- **Texte fourni**
Alors qu’Israël fournit de l’aide aux Kurdes dans le nord de la Syrie depuis le retrait américain de la zone, Haguesher s’est penché sur l’histoire des Juifs d’Asie occidentale, vieille de 2500 ans. Cette communauté se revendique comme les descendants des 10 tribus expulsées du Royaume d’Israël, pendant l’exile assyrien.
Le Kurdistan est une région moyenorientale éclatée entre l’Iran, l’Azerbaïdjan, l’Irak, la Syrie et la Turquie. De nombreuses communautés juives de ces territoires affirmaient y demeurer depuis plus de 2500 ans, depuis que les Juifs du nord du royaume d’Israël ont été envoyés en exil dans les régions kurdes d’Iran et d’Asie centrale. La majorité d’entre eux vivait en Irak jusque dans les années 1950.
Une communauté ancestrale
L’ancienne communauté kurde d’Irak puise ses racines dans le premier exil babylonien ; ses membres parlaient l’araméen, la langue du Talmud. Globalement, pendant des générations, les Juifs des zones kurdes ont vécu dans un isolement relatif. Beaucoup travaillaient comme agriculteurs, marchands ambulants ou tisserands. Au 12e siècle, certains Juifs fuyant les violences croisées en Syrie et en Terre d’Israël, ont trouvé refuge parmi les communautés du Kurdistan. A cette époque, plus d’une centaine y résidaient. L’une des plus importantes se trouvait à Amadiya dans l’Irak actuel, où la communauté comptait environ 25 000 personnes. Vers le milieu du 13e siècle, les Juifs irakiens ont à leur tour fui les grands centres juifs tels que Bagdad lorsque les Mongols s’emparèrent du Moyen-Orient. Beaucoup ont ainsi rejoint les communautés juives autochtones des régions kurdes.
Dans l’ensemble, les Juifs kurdes semblaient très attachés à Sion ; pendant des générations, ils aspiraient à retourner sur la terre de leurs ancêtres. Au 16e siècle, les Juifs kurdes ont commencé à s’y installer, notamment dans la ville de Safed, en Haute Galilée. Des milliers d’autres ont émigré en Palestine mandataire dans les années 1920 et 1930.
L’époque moderne
Jusqu’à leur immigration massive et quasi totale vers le nouvel Etat hébreu à la fin des années 1940 et surtout au début des années 1950, les Juifs du Kurdistan (principalement d’Iran, d’Azerbaïdjan, d’Irak) vivaient en tant que groupes ethniques fermés, parlant des dialectes néo-araméens. Sans statistiques précises, on supposait à 20 000 ou 30 000 leur nombre avant 1948. Jusqu’en 1950–51, 146 communautés habitaient en zone irakienne, 9 en zone iranienne, 11 en zone turque et 11 autres réparties entre zone syrienne et azérie. A la création de l’Etat d’Israël, les Juifs du Kurdistan subirent de fortes pressions de la part des autorités de leurs pays respectifs, surtout en Irak. De 1950 à 1952, l’opération « Ezra et Né’hemia », une série de ponts aériens préparée par le gouvernement israélien, permit le rapatriement en Israël de la totalité des Juifs kurdes d’Irak. Ainsi durant ces années, le jeune Etat hébreu est venu à la rescousse des quelque 25 000 Juifs des régions kurdes irakiennes. Pratiquement tous les autres Juifs des terres kurdes ont suivi leurs frères en Israël ; on estime que seule une poignée de Juifs vit encore dans ces contrées.

- **Complétez ce qui suit**
a) Dans le texte fourni, quel nom porte la série de ponts aériens organisée par le gouvernement israélien de 1950 à 1952 ?
b) Énumérez tous les pays entre lesquels, selon le texte fourni, la région du Kurdistan est éclatée.

(Fiches extraites d'une collection)
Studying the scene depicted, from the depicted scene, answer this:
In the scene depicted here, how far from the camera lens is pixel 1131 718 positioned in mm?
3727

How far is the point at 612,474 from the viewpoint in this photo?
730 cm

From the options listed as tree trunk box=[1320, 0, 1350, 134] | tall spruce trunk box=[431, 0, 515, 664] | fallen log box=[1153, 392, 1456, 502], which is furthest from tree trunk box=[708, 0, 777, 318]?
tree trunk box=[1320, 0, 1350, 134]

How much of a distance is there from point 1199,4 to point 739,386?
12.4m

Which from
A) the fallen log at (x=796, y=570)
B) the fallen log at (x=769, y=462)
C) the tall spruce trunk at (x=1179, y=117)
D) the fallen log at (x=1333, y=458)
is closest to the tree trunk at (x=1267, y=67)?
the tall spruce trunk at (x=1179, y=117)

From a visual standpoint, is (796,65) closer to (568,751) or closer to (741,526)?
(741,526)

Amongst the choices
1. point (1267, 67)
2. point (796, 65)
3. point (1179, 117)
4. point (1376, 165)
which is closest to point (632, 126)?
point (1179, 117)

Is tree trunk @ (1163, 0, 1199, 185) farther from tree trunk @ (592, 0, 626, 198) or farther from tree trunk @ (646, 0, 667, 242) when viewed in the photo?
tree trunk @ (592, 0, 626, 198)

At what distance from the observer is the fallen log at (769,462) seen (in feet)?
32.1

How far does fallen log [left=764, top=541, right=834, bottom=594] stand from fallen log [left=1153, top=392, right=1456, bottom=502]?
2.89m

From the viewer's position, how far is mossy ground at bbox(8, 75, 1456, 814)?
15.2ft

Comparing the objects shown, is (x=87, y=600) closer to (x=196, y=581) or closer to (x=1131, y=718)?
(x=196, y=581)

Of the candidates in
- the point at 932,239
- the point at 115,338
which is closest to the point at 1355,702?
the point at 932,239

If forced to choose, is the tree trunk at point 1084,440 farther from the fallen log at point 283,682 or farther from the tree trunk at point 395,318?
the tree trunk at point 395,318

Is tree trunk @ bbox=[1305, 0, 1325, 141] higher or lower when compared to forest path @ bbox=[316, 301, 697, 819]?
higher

- **Réponses fournies**
a) L'opération « Ezra et Né’hemia ».

b) L'Iran, l'Azerbaïdjan, l'Irak, la Syrie et la Turquie.